(Beginning of GIVEN INFORMATION)

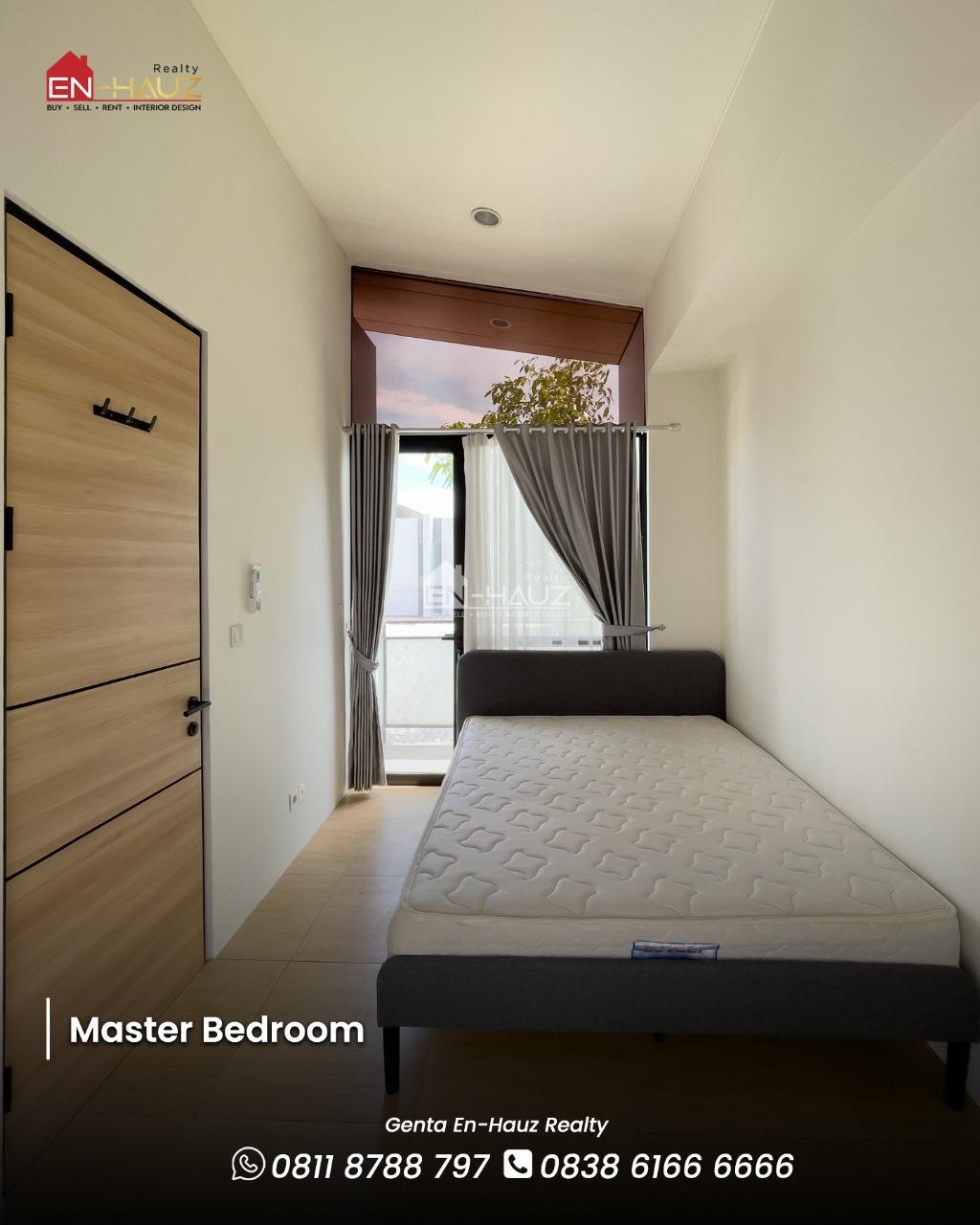 Rumah Dijual di Karawaci, Tangerang, foto 1 dari 7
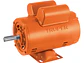 Motor Eléctrico Monofásico Truper 102304, 3/4 HP, Baja Velocidad - Miniatura 1 | aztools.co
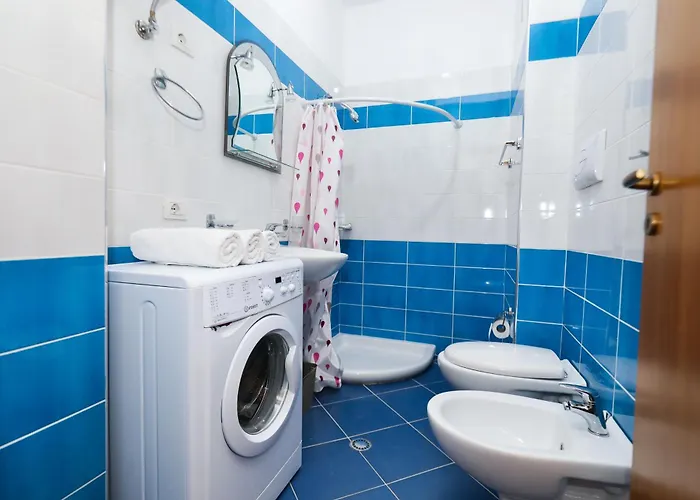 Aparthotel Lorel's Homes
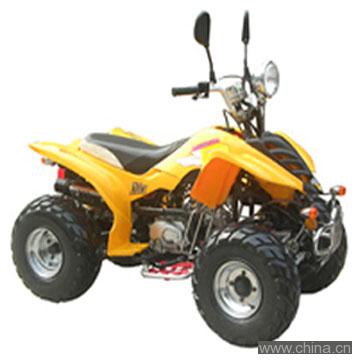 110cc EEC Approved quad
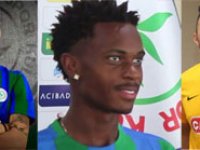 Çaykur Rizespor 3 Futbolcu ile Yollarını Ayırdı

(End of GIVEN INFORMATION)

WHAT YOU NEED TO DO ->
A verbatim copy of the entries, stripped of pictures, should be produced.

TASK ANSWER ->
 Rumah Dijual di Karawaci, Tangerang, foto 1 dari 7
 Motor Eléctrico Monofásico Truper 102304, 3/4 HP, Baja Velocidad - Miniatura 1 | aztools.co
 Aparthotel Lorel's Homes
 110cc EEC Approved quad
 Çaykur Rizespor 3 Futbolcu ile Yollarını Ayırdı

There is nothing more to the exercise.